"""
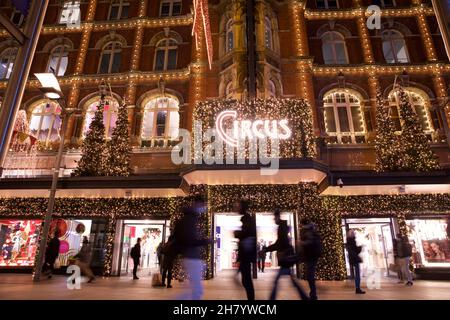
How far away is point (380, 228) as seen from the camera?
45.9 feet

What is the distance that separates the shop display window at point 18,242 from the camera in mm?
14359

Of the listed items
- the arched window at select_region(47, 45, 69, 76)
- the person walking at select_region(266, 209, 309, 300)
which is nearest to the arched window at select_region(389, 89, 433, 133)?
the person walking at select_region(266, 209, 309, 300)

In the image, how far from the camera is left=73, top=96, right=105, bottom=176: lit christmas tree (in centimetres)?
1397

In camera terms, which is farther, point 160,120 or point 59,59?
point 59,59

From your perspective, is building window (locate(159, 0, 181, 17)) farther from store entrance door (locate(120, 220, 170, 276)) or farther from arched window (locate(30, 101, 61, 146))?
store entrance door (locate(120, 220, 170, 276))

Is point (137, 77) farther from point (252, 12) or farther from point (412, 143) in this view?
point (412, 143)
"""
▶ **INSTRUCTION**
Rewrite everything from the line containing "In camera terms, which" down to the end of the entries, changing "farther" to "further" and leaving all else unchanged. Return only those lines.

▶ **EXPECTED ANSWER**
In camera terms, which is further, point 160,120 or point 59,59?
point 59,59

From your perspective, is building window (locate(159, 0, 181, 17)) further from store entrance door (locate(120, 220, 170, 276)) or further from arched window (locate(30, 101, 61, 146))?
store entrance door (locate(120, 220, 170, 276))

Is point (137, 77) further from point (252, 12) or further from point (412, 143) in this view?
point (412, 143)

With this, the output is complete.